__Article__.
# # # # #

Face à “Kiss & Cry“, l’investissement interprétatif du spectateur est limité, la bande sonore étant d’un lyrisme amphigourique culminant dans Les feuilles mortes, chanson nostalgique et tire-larmes écrite par Jacques Prévert et chanté par Yves Montand.  Cette technique, si elle ankylose certains dans leur confort ouaté, peut en froisser d’autres. L’intérêt ne réside que sporadiquement au sein de quelques bulles miraculeusement repêchées du chromo bien lisse environnant. Du jeu sur les échelles de représentation, la mise en scène retient de petites figurines immobiles enfoncées dans un sable neigeux. Et un passage plutôt hasardeux à la représentation de la jeune par une figurine playmobile qui dit la société de consommation à mort plutôt que les terres de l’émerveillement enfantin.

# # # # #

__Données__.
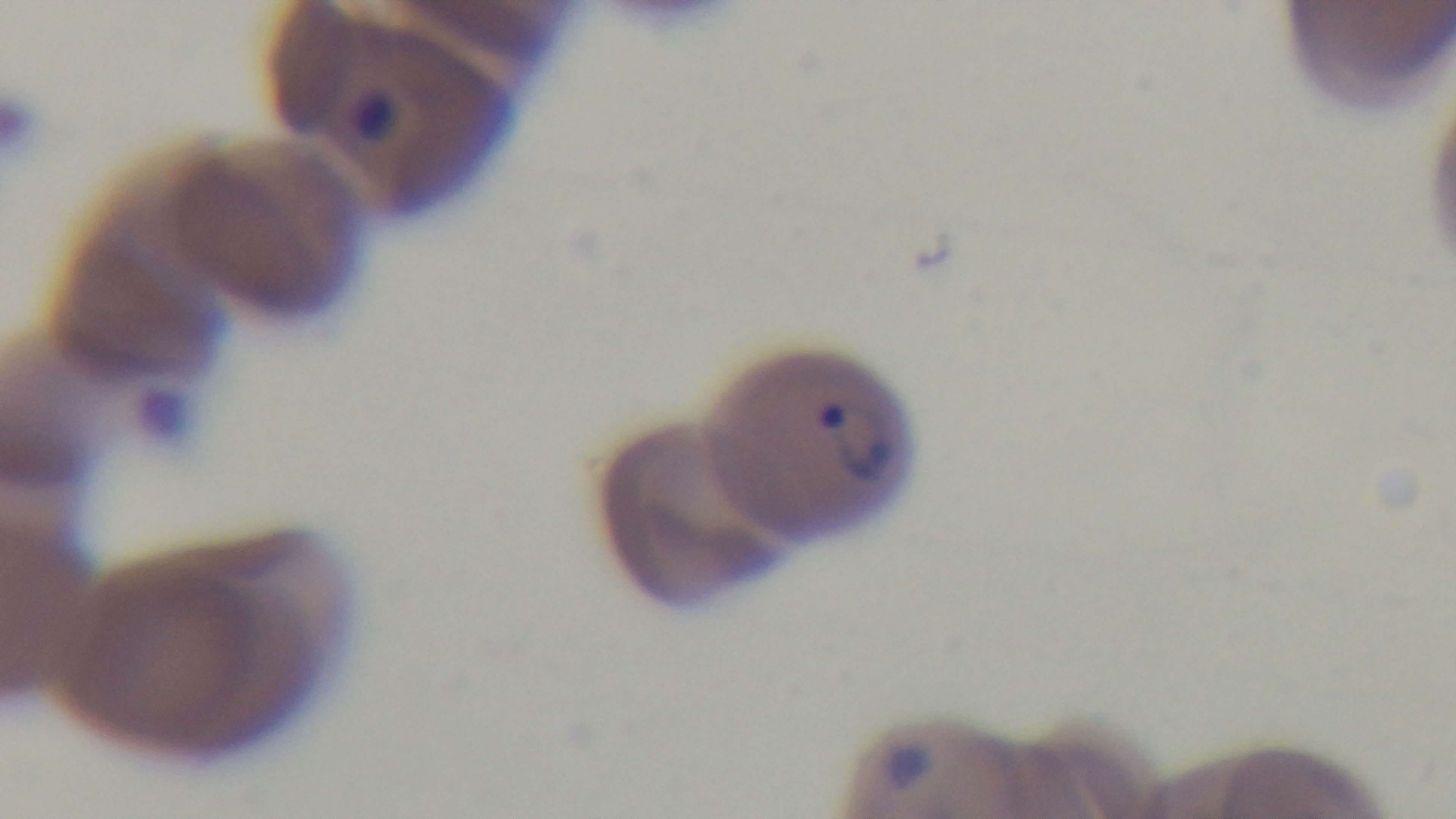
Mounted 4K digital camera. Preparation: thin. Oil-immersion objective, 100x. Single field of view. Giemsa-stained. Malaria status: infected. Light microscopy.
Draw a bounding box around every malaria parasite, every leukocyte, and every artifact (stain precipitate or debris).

# # # # #

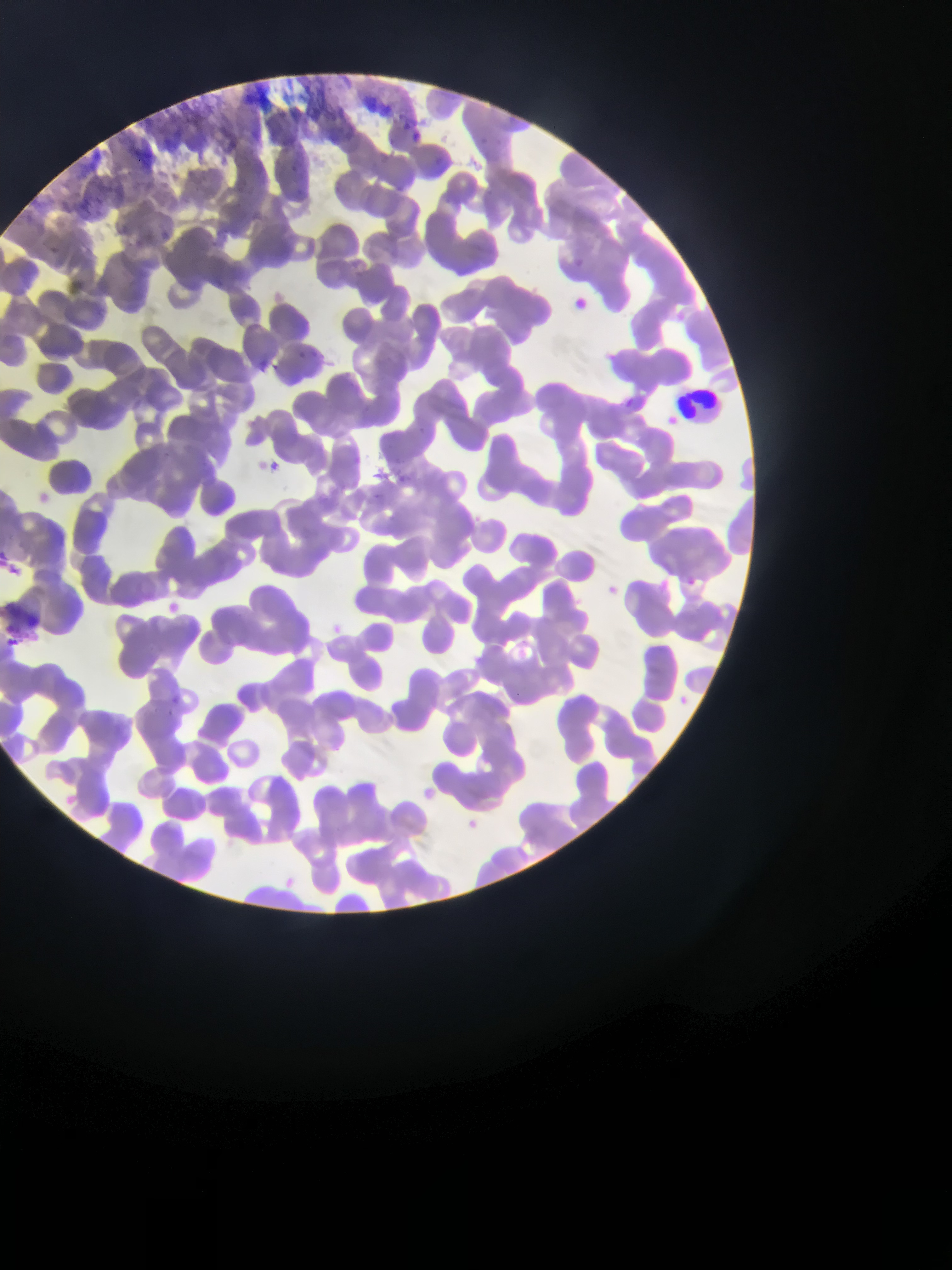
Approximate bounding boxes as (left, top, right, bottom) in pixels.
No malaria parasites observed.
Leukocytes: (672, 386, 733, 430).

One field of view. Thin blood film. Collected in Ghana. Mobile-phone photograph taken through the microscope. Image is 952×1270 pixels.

# # # # #

__Série d'exercices__.
a – D'après l'article sur Kiss & Cry, quelle chanson marque le sommet de la bande sonore ?
b – Reprenez l'article sur Kiss & Cry après sa dernière phrase et poursuivez-le.

__Réponses__.
a – Les feuilles mortes.

b –
On a ainsi rarement vu réalisation scénique s’identifier autant à un beau livre d’images enluminées par une caméra qui tutoie l’esthétique “clipesque” d’un Jean-Jacques Beinex sous chapiteau au détour du numéro de trapèzes à deux mains. On aurait voulu croire que la réalisation pouvait dépasser ces jeux virtuoses de caméra pour atteindre ce qui aurait fait la force et la beauté native et sombre tout à la fois de ce film d’animation réalisé en direct, une méditation sur la vie et la mort qui soit en même temps un questionnement sur le regard. Ou la légèreté poétique accélérée du “Petit Bal perdu“, opus chanté par Bourvil, puis mis en images et en corps attablés et dansant les signes au cœur d’un champ venteux par Philippe Decouflé. On en est ici éloigné, tant la vie y est souvent comme fossilisée esthétiquement entre un ballet de phalanges qui n’évolue que peu au fil de chaque tableau théâtralisé.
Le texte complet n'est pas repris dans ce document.